Sharon Chyna, Hudson
Study: Electric cars come up short | Nov. 9
This article cherry-picks facts and figures from a J.D. Power study to paint a misleadingly negative picture. It points out that year-to-date U.S. sales of the Nissan Leaf are down 16 percent but fails to mention that monthly sales are up by 76 percent compared with last October. The Chevy Volt and Prius plug-in also posted record monthly sales in October.
The article cites the dismal sales of electric vehicles from Honda, Mitsubishi and Coda, but fails to mention that none of these companies have done any advertising for these models, which are known in the industry as "compliance cars." While plug-in vehicles still account for a tiny portion of total vehicle sales, the overall picture is one of rapid sales growth.
It's undeniable that EVs won't be competitive with legacy vehicles until batteries improve. A similar situation applied to the early Internet — the comparable issue was bandwidth. In the mid 1990s we saw a lot of articles calling the Internet a failure and a passing fad. Engineers around the world are working feverishly on better batteries, and breakthroughs are being reported regularly.
Charlie Morris, Treasure Island
Tampa tie to Petraeus affair | Nov. 12
Focus on real scandals
I am dismayed by the amount of ink you use covering all the details, major and minor, of David Petraeus' affair. Your writers seem much more interested in the details of a silly woman than in uncovering any details of a potential coverup by senior Obama administration officials.

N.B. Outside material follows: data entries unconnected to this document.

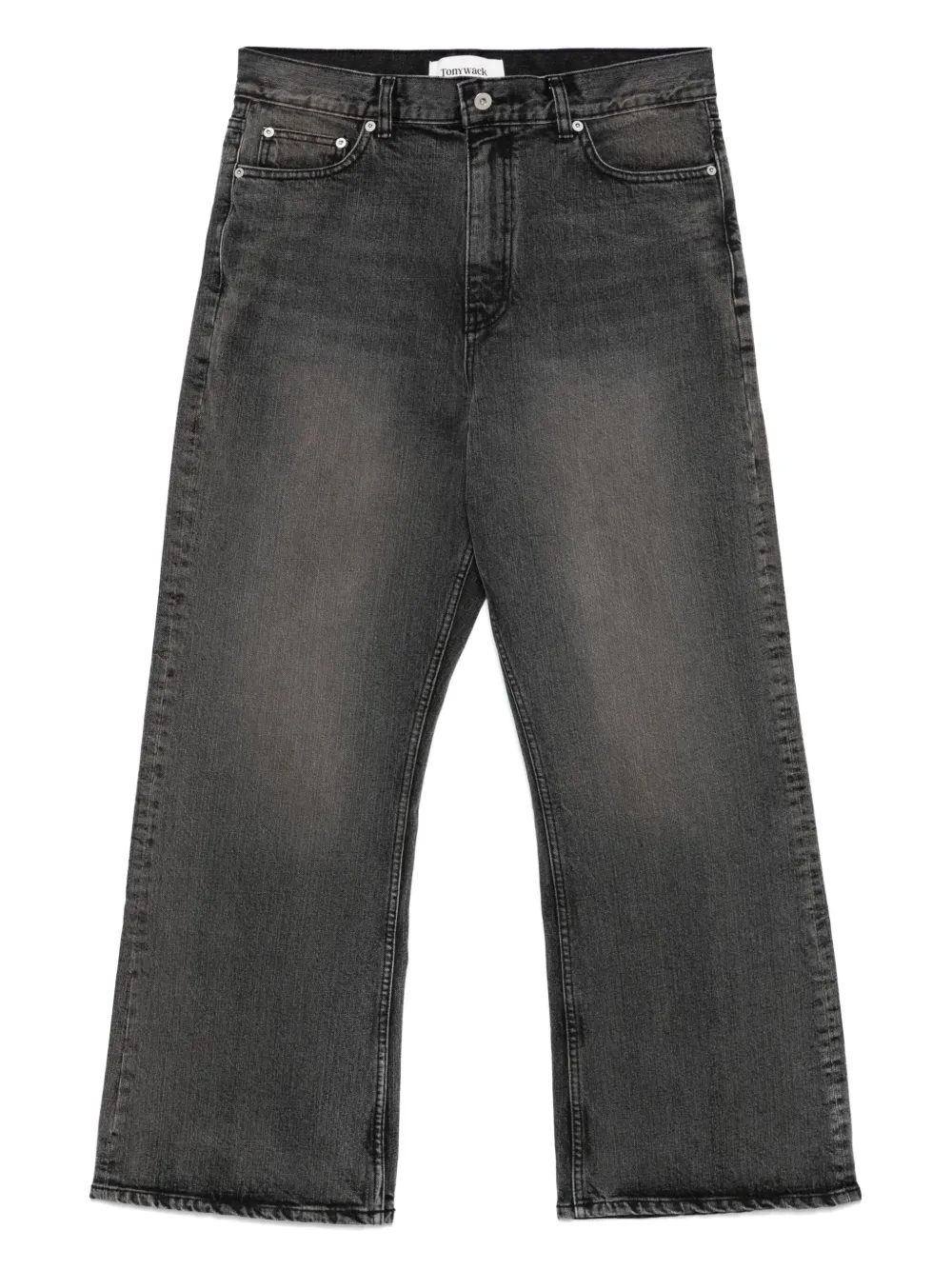 Широкие джинсы TONYWACK, черный
Широкие джинсы TONYWACK, черный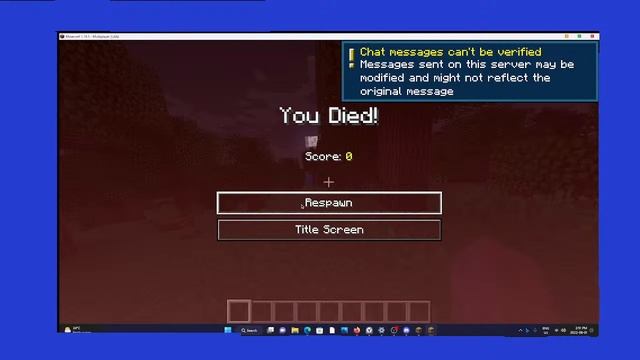A minecraft java player playing minecraft DEMO??? смотреть онлайн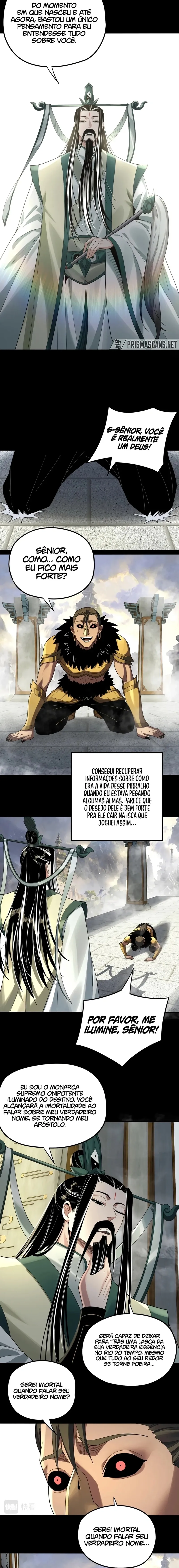 Read Eu Sou o Vilão Predestinado Pt Manga Online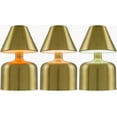 thumbnail image 4 of Livabliss Table Lamps, 6" Furnas Traditional Bedside Nightstand Table Lamp for Bedroom Living Room Office, Metallic - Brass Body (6"H x 4"W x 4"D), 4 of 5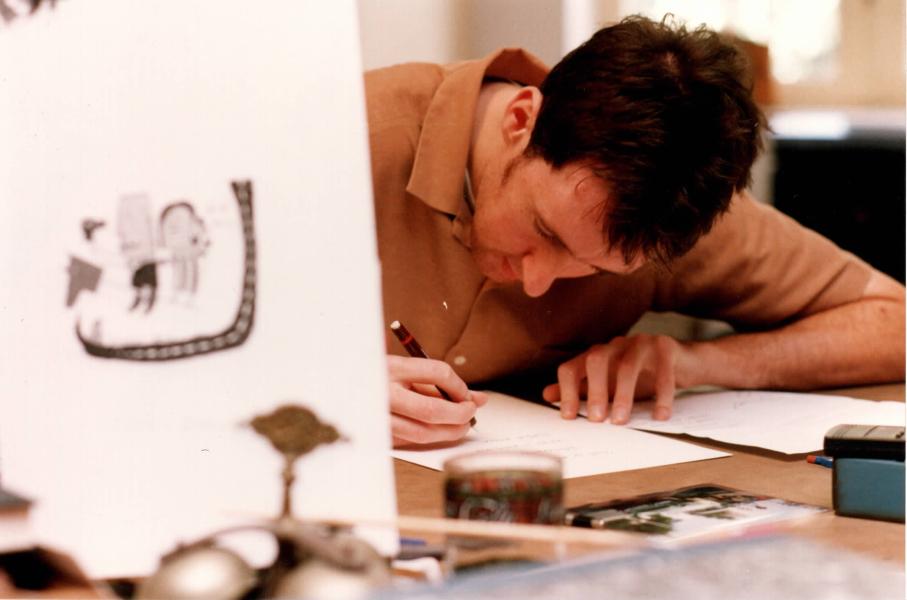 Workshop cartoonist voor een dag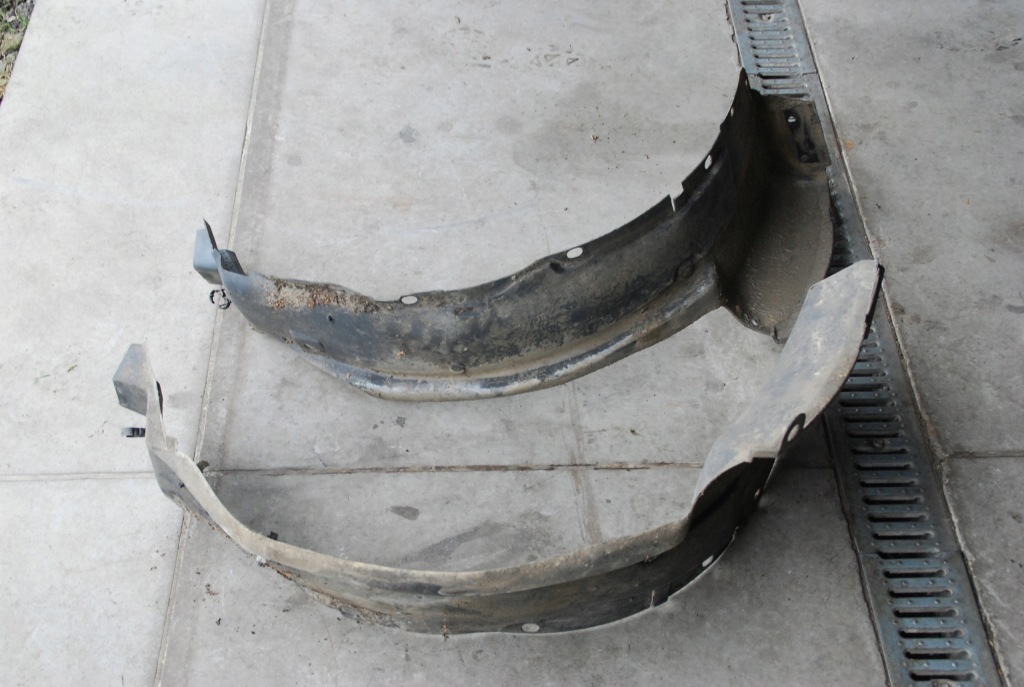 фото №3, Подкрылок перед передние левая правое mascot mascott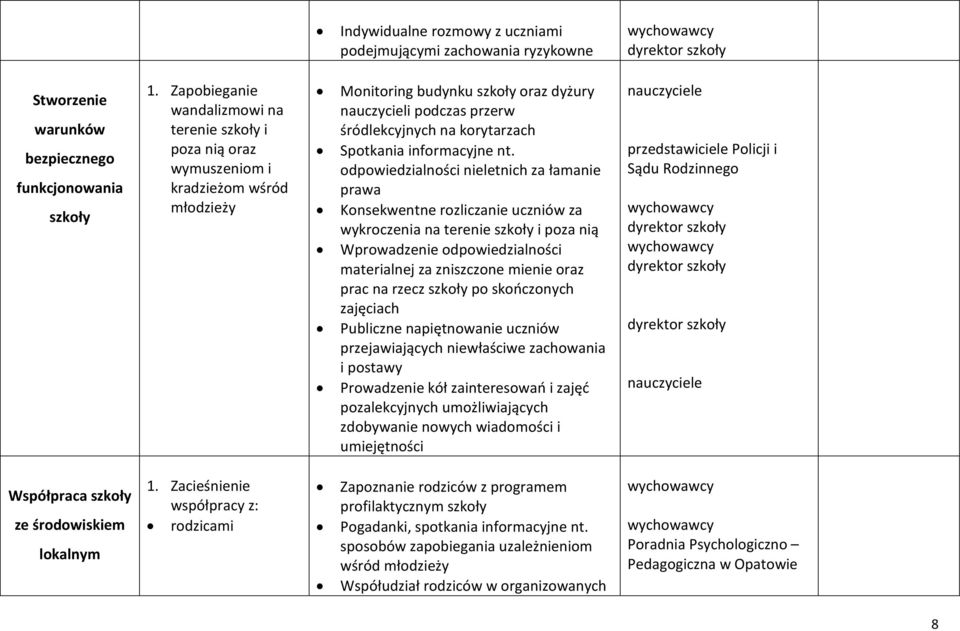 Spotkania informacyjne nt.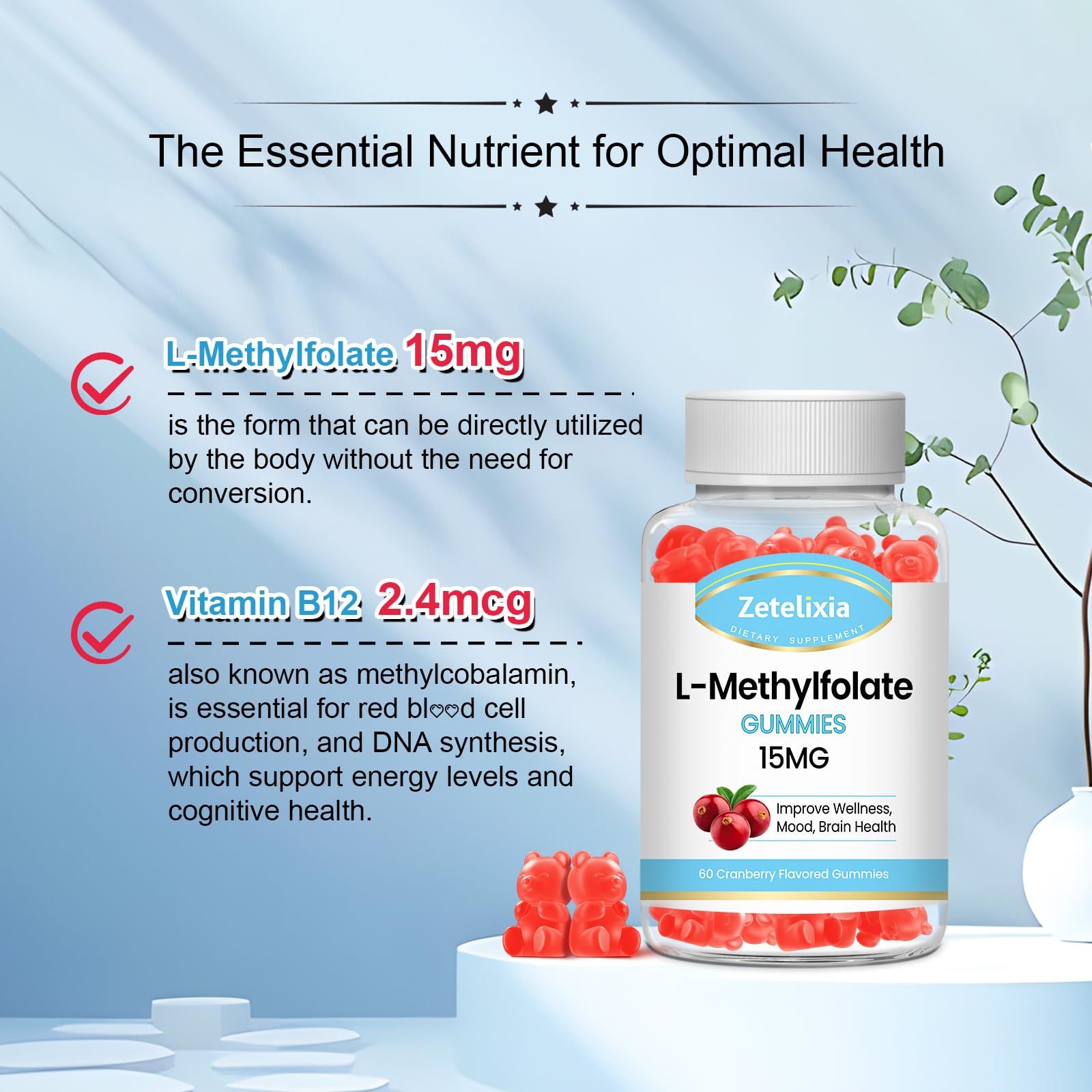 Vegan, gelatin-free, gluten-free and non-GMO symbols on packaging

Where was all this journalistic attention to the debacle in Benghazi, where four Americans, including our ambassador, were killed? Where was all this journalistic attention to the Fast and Furious scandal where hundreds, if not thousands, of Mexican citizens were murdered with weapons apparently illegally smuggled by the U.S. government?
We need to know more about the coverups and less about the party and financial habits of a foolish woman.
Mary Bruels, Gulfport
I'm wondering why David Petraeus needed a 28-motorcycle escort to a garden party during the Gasparilla pirate festival. Was he afraid he might be captured by the pirates? This is just another sign of government waste.